— start of INPUT —

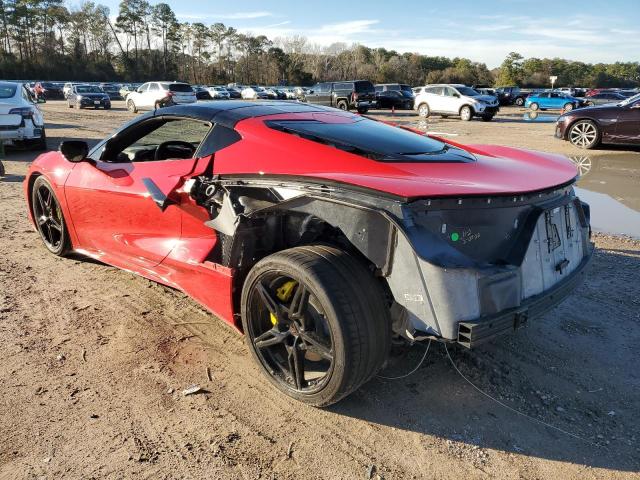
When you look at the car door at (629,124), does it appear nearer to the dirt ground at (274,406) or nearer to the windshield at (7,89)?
the dirt ground at (274,406)

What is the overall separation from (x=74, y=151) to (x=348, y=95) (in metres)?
26.3

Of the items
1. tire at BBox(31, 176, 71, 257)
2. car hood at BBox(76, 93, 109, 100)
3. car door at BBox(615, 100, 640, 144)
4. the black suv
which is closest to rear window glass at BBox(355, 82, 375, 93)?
the black suv

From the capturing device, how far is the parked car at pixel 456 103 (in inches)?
976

— end of INPUT —

**EXERCISE TASK:**
Lay out the entries from the line containing "Of the items" through the end of the entries as a JSON list of strings, one string per line, leaving out blank lines.

**RESULT BELOW:**
[
  "Of the items",
  "1. tire at BBox(31, 176, 71, 257)",
  "2. car hood at BBox(76, 93, 109, 100)",
  "3. car door at BBox(615, 100, 640, 144)",
  "4. the black suv",
  "which is closest to rear window glass at BBox(355, 82, 375, 93)?",
  "the black suv",
  "From the capturing device, how far is the parked car at pixel 456 103 (in inches)?",
  "976"
]